The Indemnity and Compensation Bill, in short, removes from the judiciary the common law safeguards which would ordinarily control the actions of the security forces and confers discretionary powers instead upon members of the Rhodesian Cabinet. It has been widely criticised, both in Zimbabwe and outside, for the protection it apparently gives to the military and police to commit atrocities unchecked by the prospect of legal proceedings.

During its second reading on 28 August, the Bill was sharply opposed by African members of the House, who pointed out that its provisions cut across the rule of law. Over the weeks that followed their protests were joined by Anglican, Roman Catholic and Methodist church leaders, the former Federal Chief Justice, Sir Robert Tredgold, and many ordinary citizens. Two Anglican bishops, the Rt. Rev. Paul Burrough of Mashonaland and the Rt. Rev. Mark Wood of Matabeleland, together with the District Superintendent of the Methodist Church, the Rev. Andrew Ndhlela, issued a joint statement supporting those who regarded the Bill as "an ill-timed and ill-constructed piece of legislation".

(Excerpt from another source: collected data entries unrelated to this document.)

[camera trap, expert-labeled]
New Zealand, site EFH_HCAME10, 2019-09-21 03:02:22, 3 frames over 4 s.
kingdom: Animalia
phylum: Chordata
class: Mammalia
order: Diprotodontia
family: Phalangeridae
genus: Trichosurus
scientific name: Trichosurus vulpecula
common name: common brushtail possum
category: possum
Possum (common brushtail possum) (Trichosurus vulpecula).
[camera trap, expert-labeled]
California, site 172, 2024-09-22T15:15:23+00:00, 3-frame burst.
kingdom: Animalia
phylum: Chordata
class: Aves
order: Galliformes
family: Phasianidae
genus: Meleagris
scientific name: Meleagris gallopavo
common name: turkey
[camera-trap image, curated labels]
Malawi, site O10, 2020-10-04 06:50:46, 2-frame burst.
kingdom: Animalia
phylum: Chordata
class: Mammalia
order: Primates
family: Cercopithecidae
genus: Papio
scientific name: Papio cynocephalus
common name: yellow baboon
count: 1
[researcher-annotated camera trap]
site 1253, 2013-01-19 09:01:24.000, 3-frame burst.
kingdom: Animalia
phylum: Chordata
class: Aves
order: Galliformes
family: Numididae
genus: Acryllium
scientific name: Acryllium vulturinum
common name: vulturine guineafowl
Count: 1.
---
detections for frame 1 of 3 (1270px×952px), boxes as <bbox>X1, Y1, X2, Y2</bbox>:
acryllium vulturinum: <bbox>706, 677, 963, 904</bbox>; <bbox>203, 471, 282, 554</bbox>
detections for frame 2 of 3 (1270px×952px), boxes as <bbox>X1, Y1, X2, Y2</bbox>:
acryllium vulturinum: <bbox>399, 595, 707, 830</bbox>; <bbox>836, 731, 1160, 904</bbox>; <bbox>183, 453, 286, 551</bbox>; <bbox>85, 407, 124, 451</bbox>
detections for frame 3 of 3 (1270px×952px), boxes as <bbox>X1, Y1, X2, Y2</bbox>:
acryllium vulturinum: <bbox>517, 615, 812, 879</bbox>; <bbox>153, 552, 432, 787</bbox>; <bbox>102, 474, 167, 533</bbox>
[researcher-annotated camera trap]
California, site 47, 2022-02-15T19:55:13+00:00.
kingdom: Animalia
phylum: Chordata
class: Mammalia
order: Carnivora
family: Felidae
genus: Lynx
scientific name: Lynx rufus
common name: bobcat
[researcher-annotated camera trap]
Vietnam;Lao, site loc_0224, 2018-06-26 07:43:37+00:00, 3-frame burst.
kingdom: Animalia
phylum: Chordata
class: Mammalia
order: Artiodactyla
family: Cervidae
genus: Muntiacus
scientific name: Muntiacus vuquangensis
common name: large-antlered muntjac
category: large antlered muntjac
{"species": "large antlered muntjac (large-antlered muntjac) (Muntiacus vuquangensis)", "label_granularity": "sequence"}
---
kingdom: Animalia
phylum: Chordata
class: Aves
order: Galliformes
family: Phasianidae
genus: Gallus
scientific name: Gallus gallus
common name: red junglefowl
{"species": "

In a statement issued on 31 August, the Catholic Commission for Justice and Peace (CCJP) condemned the state's failure to make the terms of the Bill available for public study and comment before putting them before parliament. They pointed to the nebulous, ill-defined and subjective character of such critical phrases in the Bill as "good faith", "terrorism" and the "maintenance of law and order". Above all, the integrity of the judicial system was being dangerously impaired.

In an article in the Rhodesia Herald, Sir Robert Tredgold (who in 1960 resigned in protest at the introduction of the notorious Law and Order (Maintenance) Act argued that the sole precedent for the Indemnity Act which could be said to bear more than a remote resemblance to it was the South African Indemnity Act of 1961. "So what we are now doing", he went on, "is taking yet another step in the assimilation of our laws to the draconian laws that South Africa has deemed it necessary to pass to support its system of apartheid".

The determination with which the Rhodesian Front is prepared to force through measures to expand and consolidate the state machinery for political oppression became apparent during the later stages of the Bill. On 2 September, Mr. Ronald Sadomba, the Independent African MP for Nemakonde, gave notice of a motion calling upon the House of Assembly to deplore "the atrocities being perpetrated by the security forces throughout the country" and to appoint an independent commission of inquiry to investigate such incidents.

(On 12 June, for example, 21 African civilians, according to the CCJP, had been killed when security forces opened fire at Karima Kraal, near Mount Darwin.) Mr. Sadomba's motion was never debated. On 4 September the Rhodesian Front used its huge majority in the House to strike the motion from the order paper. Proposing its discharge, Mr. R. Cowper, Minister of the Public Service, said that it "defied comprehension" that any Rhodesian could put such a motion forward during the present climate of anti-terrorist war.

The House of Assembly has now adjourned until 17 February 1976. Meanwhile, the Indemnity and Compensation Bill has been temporarily blocked by the Senate, which on 17 September approved a report from its Legal Committee that sections of the Bill were inconsistent with the Declaration of Rights which forms part of the constitution.